§ Given task 1
Translate this sentence from the fishing thread into Spanish: "I have my best days when there is a decent ripple on clean water with plenty of good sun."
§ Given task 2
Reproduce the portion of the fishing thread starting at "Slick calm and" and ending at "of good sun.", word for word.

§ Given passage

━━━━━━━━━━━━━━━━

But then again, I remember the days back long ago where little things like that didn't matter. For us here about mid Florida, southwards, those days are far and few between anymore. So every little bit adds up and helps in the end.


----------



## Rediculous (May 5, 2012)

> Red I know the feeling. They will spook before you can get one false cast completed even when your shadow isn't a factor. I find the slick calm days to be the most difficult days sometimes, they seem to know you are there 100 yards away.


Slick calm and really clean water, make for the toughest days. Unless they're tailing, cause they're so focused. But, it seems they hardly do that anymore. I have my best days when there is a decent ripple on clean water with plenty of good sun.


----------



## el9surf (Dec 23, 2008)

Seems counterintuitive to show up at the boat ramp hoping for some wind and a tinge of murkiness in the water. It's funny, I find them tailing at the weirdest times, but yeah its not nearly as frequent as when I first started out in the late 90s. Back then it was rare to go out and not see at least a few tailers on every trip. I also saw a few hundred less boats back then.


----------



## Blatattack (Aug 23, 2012)

I have been throwing the Bermuda Triangle for 3 seasons now and it throws great. I am going to try out the Orvis clear/Intermediate tip this season. about 10ft of the head is clear and sinking. Im fairly new to Tarpon on fly but I wanted to try a clear head to hear what the fuss is about. Not sure what everyone else is doing for leader but I use a 12ft & have gotten a few eats without the clear head.


----------

━━━━━━━━━━━━━━━━

§ Raw records
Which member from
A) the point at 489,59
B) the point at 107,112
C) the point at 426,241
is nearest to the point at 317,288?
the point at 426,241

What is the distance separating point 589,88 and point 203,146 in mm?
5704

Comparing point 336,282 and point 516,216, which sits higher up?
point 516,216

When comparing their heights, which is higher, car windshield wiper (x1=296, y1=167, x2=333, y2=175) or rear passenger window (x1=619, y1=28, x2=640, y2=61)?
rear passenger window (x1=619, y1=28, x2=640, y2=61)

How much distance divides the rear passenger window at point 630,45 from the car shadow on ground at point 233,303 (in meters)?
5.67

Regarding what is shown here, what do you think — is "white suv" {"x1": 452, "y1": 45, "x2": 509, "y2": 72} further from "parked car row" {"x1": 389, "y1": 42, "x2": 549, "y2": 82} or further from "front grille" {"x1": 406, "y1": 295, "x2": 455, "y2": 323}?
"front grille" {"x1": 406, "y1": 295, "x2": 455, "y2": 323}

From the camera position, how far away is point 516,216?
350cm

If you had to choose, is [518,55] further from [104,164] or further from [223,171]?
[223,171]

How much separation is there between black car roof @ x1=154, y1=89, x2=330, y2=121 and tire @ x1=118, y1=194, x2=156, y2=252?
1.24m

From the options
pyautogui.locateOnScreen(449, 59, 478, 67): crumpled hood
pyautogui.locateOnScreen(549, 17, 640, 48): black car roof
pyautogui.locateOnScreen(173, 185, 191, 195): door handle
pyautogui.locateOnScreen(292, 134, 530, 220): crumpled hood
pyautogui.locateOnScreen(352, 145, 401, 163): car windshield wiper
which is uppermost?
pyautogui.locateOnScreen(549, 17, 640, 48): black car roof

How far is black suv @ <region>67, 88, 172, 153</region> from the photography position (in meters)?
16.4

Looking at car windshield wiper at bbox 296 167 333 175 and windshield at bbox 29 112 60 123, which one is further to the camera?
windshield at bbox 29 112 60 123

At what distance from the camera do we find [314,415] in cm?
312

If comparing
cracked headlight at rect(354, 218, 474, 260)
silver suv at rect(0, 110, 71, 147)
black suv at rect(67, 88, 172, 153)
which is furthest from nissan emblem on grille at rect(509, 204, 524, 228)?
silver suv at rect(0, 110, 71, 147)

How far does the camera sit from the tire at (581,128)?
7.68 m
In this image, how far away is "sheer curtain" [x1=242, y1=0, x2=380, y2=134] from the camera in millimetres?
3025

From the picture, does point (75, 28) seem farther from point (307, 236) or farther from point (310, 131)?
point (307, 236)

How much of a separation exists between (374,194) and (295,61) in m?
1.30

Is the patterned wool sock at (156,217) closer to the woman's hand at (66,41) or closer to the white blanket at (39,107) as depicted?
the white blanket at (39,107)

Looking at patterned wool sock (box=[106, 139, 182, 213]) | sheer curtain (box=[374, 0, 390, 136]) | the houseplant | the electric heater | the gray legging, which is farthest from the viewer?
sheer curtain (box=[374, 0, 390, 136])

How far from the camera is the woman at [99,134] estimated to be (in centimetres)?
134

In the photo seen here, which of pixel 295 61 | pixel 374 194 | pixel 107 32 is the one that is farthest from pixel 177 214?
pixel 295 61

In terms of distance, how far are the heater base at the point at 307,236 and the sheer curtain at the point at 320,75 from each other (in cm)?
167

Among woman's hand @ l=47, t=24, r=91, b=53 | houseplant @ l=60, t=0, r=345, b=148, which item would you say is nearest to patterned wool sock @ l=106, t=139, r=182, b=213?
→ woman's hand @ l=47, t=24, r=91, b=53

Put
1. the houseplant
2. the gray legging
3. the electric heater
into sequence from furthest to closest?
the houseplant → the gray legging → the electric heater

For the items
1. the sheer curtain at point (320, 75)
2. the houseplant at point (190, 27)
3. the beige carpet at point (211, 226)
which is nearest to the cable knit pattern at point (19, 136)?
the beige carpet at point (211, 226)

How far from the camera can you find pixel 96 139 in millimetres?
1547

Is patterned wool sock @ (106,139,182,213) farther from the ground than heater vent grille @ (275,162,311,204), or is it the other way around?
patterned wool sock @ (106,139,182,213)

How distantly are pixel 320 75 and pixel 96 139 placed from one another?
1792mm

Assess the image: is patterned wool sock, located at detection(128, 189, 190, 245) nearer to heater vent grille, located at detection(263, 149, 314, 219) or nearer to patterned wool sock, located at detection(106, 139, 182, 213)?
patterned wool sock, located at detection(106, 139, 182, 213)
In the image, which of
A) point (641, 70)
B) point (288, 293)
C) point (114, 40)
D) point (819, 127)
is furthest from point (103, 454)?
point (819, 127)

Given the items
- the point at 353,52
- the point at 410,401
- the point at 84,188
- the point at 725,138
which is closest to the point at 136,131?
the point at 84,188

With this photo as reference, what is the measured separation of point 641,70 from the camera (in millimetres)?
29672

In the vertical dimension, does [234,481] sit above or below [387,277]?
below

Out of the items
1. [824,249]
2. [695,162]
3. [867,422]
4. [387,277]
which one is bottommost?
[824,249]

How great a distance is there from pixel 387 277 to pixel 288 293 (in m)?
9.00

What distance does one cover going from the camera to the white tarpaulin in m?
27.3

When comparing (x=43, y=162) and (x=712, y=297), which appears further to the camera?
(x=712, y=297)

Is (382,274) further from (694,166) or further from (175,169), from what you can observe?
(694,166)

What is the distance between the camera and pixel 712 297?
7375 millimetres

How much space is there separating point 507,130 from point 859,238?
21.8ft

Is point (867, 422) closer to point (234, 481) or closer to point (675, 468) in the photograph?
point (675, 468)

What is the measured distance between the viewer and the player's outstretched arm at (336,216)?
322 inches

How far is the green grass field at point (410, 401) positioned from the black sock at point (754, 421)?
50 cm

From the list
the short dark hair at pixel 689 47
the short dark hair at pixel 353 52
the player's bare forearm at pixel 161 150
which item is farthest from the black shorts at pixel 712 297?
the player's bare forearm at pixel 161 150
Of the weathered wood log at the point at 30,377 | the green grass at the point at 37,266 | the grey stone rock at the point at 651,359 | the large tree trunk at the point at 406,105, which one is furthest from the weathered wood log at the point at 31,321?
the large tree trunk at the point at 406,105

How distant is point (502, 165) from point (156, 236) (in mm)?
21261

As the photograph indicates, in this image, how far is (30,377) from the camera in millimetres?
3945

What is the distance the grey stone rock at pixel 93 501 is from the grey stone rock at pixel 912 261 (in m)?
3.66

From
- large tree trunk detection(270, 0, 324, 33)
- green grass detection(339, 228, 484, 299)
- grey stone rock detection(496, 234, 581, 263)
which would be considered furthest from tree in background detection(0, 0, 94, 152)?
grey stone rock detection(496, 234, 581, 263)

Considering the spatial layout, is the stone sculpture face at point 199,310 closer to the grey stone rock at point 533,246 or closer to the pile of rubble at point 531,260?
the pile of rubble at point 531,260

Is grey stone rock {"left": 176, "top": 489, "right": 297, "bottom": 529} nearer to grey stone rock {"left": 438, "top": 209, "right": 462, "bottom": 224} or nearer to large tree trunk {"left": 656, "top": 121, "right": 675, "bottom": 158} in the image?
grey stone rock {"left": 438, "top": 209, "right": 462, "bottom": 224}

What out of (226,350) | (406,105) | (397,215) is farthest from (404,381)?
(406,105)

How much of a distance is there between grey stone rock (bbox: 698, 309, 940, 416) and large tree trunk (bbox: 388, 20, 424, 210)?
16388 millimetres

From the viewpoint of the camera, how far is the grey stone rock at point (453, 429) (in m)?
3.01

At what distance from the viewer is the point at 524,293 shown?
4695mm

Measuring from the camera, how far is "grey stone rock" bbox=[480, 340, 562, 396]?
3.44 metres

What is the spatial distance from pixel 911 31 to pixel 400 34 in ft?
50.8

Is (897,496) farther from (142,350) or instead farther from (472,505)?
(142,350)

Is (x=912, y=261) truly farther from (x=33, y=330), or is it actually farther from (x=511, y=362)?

━━━━━━━━━━━━━━━━

§ Expected answer 1
Tengo mis mejores días cuando hay una buena ondulación en el agua limpia y mucho sol.

§ Expected answer 2
Slick calm and really clean water, make for the toughest days. Unless they're tailing, cause they're so focused. But, it seems they hardly do that anymore. I have my best days when there is a decent ripple on clean water with plenty of good sun.